_Data in this exercise_
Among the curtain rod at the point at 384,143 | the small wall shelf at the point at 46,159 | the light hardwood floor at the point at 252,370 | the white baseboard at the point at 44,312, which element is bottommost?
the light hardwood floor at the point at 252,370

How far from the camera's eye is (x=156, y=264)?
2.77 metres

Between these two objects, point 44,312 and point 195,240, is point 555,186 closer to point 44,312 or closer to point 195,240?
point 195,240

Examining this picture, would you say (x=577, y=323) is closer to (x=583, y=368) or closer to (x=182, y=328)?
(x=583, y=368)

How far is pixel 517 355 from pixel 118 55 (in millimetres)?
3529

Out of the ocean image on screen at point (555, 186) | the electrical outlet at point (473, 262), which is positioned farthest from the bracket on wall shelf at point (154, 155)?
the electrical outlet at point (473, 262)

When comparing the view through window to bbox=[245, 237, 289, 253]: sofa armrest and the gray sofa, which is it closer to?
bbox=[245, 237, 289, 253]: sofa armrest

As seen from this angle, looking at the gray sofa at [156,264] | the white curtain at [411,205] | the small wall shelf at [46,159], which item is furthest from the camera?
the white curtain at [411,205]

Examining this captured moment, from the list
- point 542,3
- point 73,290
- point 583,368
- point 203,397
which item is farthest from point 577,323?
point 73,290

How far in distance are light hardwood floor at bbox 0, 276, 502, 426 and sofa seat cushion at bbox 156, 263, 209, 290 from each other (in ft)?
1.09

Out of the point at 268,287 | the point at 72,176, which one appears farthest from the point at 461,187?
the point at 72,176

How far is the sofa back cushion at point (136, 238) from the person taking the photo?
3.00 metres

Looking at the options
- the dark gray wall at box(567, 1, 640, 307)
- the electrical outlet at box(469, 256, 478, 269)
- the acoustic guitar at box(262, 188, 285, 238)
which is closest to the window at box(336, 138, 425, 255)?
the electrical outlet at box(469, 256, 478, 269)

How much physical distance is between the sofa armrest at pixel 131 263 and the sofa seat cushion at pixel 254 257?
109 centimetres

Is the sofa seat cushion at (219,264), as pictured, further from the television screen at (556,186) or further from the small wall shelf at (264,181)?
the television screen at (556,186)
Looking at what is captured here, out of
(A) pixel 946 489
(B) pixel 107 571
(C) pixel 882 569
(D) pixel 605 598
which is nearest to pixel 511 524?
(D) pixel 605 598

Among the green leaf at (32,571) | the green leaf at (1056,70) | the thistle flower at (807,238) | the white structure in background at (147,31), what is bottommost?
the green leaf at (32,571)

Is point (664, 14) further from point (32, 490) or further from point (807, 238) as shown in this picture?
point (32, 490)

==

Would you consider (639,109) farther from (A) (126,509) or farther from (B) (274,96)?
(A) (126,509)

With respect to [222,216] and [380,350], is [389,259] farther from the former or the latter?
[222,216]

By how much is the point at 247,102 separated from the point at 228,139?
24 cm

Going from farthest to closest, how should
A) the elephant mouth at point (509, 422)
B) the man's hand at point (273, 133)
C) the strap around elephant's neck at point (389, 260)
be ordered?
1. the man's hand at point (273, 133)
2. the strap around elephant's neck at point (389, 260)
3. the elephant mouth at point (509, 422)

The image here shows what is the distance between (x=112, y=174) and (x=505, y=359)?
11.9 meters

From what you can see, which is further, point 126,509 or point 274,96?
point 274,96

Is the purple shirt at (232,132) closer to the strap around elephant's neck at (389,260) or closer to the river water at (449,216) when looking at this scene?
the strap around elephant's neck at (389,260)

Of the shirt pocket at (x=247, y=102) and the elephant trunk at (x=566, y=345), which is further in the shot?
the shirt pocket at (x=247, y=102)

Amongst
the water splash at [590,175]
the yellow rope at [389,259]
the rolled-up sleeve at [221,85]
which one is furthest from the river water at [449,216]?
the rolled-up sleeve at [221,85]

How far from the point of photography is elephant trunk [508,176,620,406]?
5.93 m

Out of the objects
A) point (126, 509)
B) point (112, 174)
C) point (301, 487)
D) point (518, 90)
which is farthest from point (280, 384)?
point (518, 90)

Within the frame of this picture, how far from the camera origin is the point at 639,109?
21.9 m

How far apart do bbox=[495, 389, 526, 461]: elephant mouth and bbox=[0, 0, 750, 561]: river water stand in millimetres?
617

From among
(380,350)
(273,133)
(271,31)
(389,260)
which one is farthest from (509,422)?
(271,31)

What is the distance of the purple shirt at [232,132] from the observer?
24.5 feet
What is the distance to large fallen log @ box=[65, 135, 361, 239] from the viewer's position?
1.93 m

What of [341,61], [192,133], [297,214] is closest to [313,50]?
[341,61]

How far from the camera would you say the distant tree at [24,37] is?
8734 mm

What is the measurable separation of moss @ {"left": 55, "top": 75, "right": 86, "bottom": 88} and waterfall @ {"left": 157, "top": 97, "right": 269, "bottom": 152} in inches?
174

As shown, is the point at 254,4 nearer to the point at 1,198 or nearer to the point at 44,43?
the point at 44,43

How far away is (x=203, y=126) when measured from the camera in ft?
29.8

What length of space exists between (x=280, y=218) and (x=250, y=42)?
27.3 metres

_The problem_
Pull out every line in the two blocks above that contains the word "trunk", and copy each one in full.

_Reply to the task_
Of the shirt pocket at (x=247, y=102) and the elephant trunk at (x=566, y=345), which is further in the shot?
How far from the point of photography is elephant trunk [508,176,620,406]?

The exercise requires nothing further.